Wisma Saberkas consists of a seven-storey rectangular podium and a fourteen-storey cylindrical tower. The seven-storey podium serves as a parking and shopping area, while thirteen of the upper floors are used as office spaces for government officials. A row of open-air hawker stalls was also built between the top floor of the podium and the lowest floor of the tower.

Although Malaysia uses left-hand traffic system, the design of Wisma Saberkas allows vehicles to circulate around the exterior of the building before entering the parking levels. As a result, drivers must temporarily use the right-side lane to access the parking area.

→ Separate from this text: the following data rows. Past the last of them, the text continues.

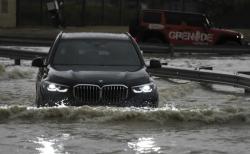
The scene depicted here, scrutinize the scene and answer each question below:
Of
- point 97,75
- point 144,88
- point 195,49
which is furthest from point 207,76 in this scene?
point 195,49

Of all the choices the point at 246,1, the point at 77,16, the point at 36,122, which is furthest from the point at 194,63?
the point at 246,1

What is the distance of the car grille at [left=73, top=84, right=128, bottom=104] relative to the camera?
10.6 meters

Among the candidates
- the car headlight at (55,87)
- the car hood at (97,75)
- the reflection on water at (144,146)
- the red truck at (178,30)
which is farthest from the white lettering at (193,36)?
the reflection on water at (144,146)

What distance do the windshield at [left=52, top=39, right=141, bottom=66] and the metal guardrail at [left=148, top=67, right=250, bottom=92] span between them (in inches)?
208

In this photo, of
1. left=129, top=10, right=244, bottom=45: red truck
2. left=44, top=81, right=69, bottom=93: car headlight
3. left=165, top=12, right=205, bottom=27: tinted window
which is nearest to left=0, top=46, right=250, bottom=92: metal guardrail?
left=44, top=81, right=69, bottom=93: car headlight

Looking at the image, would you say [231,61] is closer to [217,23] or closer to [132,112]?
[132,112]

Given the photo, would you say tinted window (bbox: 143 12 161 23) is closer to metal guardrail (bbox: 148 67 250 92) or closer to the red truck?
the red truck

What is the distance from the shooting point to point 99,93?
10641mm

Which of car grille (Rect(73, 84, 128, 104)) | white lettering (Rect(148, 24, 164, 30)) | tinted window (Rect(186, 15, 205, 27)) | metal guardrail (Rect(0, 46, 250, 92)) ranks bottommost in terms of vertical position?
white lettering (Rect(148, 24, 164, 30))

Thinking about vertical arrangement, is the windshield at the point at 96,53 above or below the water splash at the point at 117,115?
above

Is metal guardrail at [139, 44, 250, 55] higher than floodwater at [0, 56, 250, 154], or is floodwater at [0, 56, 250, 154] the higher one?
floodwater at [0, 56, 250, 154]

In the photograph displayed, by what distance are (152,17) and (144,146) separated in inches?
1018

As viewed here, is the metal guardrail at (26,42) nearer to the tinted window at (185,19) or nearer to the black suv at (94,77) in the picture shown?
the tinted window at (185,19)

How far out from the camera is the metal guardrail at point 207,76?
17.1 m
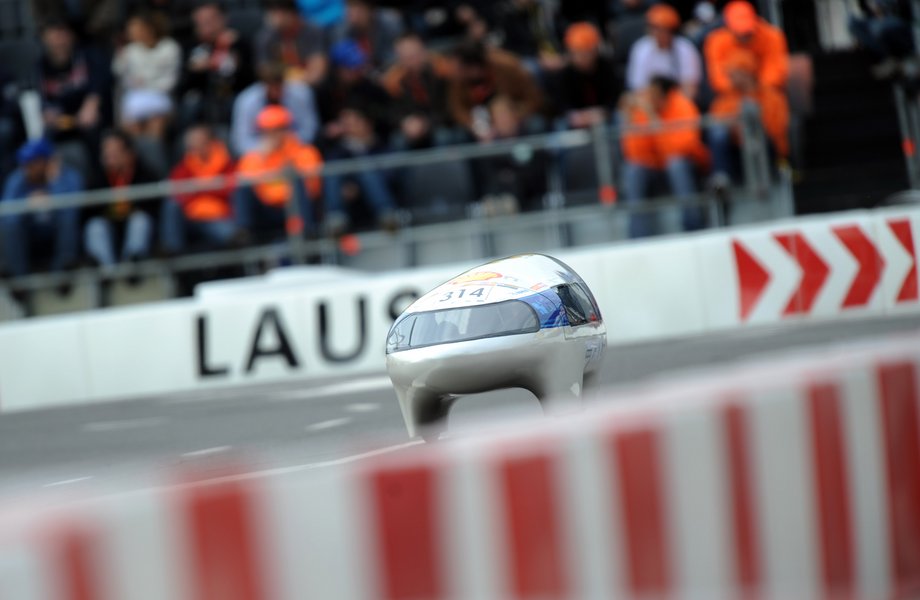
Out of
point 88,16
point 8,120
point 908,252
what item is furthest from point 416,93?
point 908,252

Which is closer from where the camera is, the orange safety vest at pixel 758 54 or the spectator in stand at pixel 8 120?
the orange safety vest at pixel 758 54

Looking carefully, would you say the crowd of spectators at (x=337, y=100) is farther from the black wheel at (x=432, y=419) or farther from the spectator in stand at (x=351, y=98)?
the black wheel at (x=432, y=419)

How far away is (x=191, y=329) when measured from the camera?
14891 mm

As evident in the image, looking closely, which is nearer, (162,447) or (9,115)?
(162,447)

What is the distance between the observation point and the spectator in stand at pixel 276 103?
53.9 feet

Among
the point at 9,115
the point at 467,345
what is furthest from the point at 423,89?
the point at 467,345

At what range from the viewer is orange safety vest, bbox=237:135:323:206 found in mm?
14891

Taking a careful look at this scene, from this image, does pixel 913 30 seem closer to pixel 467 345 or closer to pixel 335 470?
pixel 467 345

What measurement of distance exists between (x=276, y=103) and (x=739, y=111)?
4.45 m

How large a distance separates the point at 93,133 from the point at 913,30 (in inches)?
312

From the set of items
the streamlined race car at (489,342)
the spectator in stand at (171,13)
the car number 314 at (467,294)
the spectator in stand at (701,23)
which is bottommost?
the streamlined race car at (489,342)

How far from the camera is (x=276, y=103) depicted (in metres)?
16.4

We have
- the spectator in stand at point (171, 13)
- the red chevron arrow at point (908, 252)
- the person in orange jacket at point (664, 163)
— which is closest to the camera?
the red chevron arrow at point (908, 252)

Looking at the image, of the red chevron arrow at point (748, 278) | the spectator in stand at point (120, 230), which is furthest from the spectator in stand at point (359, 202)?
the red chevron arrow at point (748, 278)
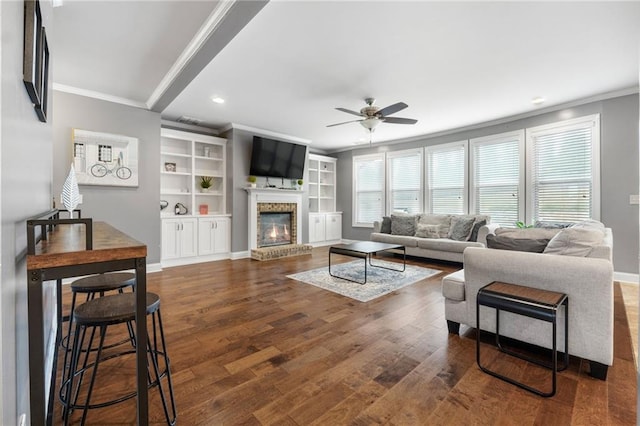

Each level of the podium is equipped with a pair of escalators and a staircase located close to one another, and also a pair of glass lifts.

==Tenants==
There are 80 percent of Wisma Saberkas' outlets are occupied by the individual business owners. Prior 2010s, Wisma Saberkas housed a wide variety of businesses, including restaurants, banks, department stores, electronics shops, music stores, art learning centres, and CD stores. Among the well-known establishments at the time were the restaurants All Joy Good Food Centre, Hong Kong Noodle House (香港麵粥家), Stone Ice, and Kentucky Fried Chicken, a branch of Public Bank, the department stores Hibariya (雲雀超級市場暨百貨有限公司) and Ngiu Kee, the shoes store Bata, the electronics retailer PC Image, the art centre Saberkas Arts School (青統美術學校), and the CD retailer Speedy Video. Certain Malaysia government official offices, such as Malaysian Public Works Department, Department of Irrigation and Drainage Sarawak (JIDS), Jabatan Pergigian Bahagian Kuching, and the Department of Agriculture Sarawak also exist in the complex.